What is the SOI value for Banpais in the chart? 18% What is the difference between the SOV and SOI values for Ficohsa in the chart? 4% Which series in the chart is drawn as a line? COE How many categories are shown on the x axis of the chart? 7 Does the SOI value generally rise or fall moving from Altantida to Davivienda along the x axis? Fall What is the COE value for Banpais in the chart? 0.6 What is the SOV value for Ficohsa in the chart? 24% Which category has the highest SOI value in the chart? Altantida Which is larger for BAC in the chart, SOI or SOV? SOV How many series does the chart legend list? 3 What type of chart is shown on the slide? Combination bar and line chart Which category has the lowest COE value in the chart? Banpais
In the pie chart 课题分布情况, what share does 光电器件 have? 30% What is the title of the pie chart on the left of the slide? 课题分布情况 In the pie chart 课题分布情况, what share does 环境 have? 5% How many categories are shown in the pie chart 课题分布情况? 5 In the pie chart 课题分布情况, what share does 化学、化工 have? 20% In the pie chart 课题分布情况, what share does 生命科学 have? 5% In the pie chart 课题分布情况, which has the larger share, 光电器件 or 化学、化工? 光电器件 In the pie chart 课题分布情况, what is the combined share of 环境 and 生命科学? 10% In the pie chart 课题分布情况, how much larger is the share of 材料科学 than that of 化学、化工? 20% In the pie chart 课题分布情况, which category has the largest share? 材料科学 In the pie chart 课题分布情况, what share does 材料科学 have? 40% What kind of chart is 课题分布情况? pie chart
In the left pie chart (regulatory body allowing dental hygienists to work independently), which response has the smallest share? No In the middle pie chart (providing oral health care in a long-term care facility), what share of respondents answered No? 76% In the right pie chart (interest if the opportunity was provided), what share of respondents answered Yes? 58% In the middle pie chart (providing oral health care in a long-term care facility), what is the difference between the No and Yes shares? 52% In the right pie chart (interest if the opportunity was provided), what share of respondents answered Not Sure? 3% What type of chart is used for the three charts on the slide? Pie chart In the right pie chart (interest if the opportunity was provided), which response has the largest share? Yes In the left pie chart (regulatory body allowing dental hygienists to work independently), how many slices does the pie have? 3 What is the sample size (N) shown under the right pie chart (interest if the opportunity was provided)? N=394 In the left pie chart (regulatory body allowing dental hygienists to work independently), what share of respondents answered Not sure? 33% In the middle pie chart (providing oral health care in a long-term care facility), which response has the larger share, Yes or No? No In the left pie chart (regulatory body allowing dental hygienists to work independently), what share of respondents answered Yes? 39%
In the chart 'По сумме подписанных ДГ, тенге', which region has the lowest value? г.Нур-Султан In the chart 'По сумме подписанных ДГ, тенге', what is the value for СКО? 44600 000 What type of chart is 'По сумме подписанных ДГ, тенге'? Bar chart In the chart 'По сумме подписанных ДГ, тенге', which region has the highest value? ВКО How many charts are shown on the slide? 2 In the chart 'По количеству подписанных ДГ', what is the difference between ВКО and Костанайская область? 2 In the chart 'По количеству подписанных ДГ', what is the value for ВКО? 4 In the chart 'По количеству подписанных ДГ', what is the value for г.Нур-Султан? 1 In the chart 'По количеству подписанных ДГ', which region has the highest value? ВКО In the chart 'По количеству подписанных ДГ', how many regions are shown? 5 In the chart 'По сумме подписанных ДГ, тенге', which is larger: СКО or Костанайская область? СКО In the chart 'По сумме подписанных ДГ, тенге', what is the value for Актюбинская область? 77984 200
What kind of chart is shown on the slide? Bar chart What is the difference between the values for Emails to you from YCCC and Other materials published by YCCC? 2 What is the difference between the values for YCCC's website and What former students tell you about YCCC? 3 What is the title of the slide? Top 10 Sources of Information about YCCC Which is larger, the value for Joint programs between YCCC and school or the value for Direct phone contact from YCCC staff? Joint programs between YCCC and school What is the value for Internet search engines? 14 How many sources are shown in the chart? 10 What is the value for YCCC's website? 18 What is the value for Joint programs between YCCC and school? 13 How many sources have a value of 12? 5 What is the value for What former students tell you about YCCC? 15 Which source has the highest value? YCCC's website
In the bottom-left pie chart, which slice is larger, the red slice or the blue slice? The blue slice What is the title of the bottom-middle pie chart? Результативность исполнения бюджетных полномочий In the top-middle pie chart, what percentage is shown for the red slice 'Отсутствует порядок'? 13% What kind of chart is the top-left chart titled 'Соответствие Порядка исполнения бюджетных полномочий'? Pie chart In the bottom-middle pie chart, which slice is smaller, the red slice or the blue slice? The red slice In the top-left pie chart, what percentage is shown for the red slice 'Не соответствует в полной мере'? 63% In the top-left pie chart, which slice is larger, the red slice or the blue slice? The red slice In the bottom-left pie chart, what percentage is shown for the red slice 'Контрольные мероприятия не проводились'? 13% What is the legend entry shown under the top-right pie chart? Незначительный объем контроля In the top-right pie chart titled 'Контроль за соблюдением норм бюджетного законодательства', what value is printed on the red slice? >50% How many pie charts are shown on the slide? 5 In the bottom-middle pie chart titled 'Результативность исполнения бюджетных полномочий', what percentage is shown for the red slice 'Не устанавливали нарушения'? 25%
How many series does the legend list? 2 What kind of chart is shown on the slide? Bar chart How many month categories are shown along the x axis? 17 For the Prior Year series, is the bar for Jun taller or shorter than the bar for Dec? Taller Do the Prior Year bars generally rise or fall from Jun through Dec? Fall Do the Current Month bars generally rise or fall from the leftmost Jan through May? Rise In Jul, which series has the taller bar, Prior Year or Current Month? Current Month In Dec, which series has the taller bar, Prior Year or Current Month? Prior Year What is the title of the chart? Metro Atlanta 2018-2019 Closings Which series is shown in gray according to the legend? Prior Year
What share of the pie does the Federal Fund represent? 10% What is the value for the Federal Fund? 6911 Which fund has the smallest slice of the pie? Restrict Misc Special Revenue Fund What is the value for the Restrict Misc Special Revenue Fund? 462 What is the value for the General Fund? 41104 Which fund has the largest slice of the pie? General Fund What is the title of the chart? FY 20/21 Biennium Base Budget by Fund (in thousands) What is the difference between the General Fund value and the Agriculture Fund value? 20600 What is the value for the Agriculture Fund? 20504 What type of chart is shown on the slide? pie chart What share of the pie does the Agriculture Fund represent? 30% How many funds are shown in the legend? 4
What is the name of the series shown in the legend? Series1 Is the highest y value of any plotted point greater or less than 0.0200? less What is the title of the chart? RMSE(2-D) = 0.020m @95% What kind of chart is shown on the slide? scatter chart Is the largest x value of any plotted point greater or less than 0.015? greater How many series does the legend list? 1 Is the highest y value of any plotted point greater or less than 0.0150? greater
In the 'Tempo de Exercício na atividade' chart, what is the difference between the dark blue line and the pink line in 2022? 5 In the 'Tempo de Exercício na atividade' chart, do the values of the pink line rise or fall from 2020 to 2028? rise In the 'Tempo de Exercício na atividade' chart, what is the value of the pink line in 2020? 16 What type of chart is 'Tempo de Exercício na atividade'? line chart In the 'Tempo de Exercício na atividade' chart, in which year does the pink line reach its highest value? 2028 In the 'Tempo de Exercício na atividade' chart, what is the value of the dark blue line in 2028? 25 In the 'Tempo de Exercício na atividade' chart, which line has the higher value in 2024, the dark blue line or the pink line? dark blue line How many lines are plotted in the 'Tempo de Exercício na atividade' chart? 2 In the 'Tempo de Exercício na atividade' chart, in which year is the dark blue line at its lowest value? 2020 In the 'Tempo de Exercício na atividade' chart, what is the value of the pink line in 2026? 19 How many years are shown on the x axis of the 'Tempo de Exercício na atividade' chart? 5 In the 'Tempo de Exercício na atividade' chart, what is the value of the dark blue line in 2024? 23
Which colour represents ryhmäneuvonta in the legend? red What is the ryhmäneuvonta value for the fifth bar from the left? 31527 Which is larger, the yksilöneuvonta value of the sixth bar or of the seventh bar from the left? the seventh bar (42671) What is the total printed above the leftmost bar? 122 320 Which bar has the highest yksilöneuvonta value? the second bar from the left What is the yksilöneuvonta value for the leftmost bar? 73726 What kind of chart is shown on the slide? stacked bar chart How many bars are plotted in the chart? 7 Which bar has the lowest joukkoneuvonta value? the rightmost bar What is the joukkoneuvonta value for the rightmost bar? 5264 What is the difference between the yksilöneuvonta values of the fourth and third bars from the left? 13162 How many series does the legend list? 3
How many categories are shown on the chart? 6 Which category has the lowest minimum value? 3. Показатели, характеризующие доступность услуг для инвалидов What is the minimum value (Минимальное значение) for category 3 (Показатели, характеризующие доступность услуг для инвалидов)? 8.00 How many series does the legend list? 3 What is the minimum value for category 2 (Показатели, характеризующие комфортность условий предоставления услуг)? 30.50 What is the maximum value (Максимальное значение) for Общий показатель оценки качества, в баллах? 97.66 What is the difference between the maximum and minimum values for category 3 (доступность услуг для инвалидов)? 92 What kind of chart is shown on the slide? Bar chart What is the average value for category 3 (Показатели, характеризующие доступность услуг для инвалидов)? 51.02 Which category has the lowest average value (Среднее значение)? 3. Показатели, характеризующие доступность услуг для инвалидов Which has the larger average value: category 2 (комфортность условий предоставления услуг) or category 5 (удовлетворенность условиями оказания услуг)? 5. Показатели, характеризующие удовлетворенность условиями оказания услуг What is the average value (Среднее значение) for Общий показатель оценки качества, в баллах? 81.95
--
**BRIEF:**
Lay out the records as a numbered list, from the start of the records through the line that contains "In the pie chart 课题分布情况, what share does 光电器件", skipping blank lines.

**EXERCISE RESPONSE:**
1. What is the SOI value for Banpais in the chart? 18% What is the difference between the SOV and SOI values for Ficohsa in the chart? 4% Which series in the chart is drawn as a line? COE How many categories are shown on the x axis of the chart? 7 Does the SOI value generally rise or fall moving from Altantida to Davivienda along the x axis? Fall What is the COE value for Banpais in the chart? 0.6 What is the SOV value for Ficohsa in the chart? 24% Which category has the highest SOI value in the chart? Altantida Which is larger for BAC in the chart, SOI or SOV? SOV How many series does the chart legend list? 3 What type of chart is shown on the slide? Combination bar and line chart Which category has the lowest COE value in the chart? Banpais
2. In the pie chart 课题分布情况, what share does 光电器件 have? 30% What is the title of the pie chart on the left of the slide? 课题分布情况 In the pie chart 课题分布情况, what share does 环境 have? 5% How many categories are shown in the pie chart 课题分布情况? 5 In the pie chart 课题分布情况, what share does 化学、化工 have? 20% In the pie chart 课题分布情况, what share does 生命科学 have? 5% In the pie chart 课题分布情况, which has the larger share, 光电器件 or 化学、化工? 光电器件 In the pie chart 课题分布情况, what is the combined share of 环境 and 生命科学? 10% In the pie chart 课题分布情况, how much larger is the share of 材料科学 than that of 化学、化工? 20% In the pie chart 课题分布情况, which category has the largest share? 材料科学 In the pie chart 课题分布情况, what share does 材料科学 have? 40% What kind of chart is 课题分布情况? pie chart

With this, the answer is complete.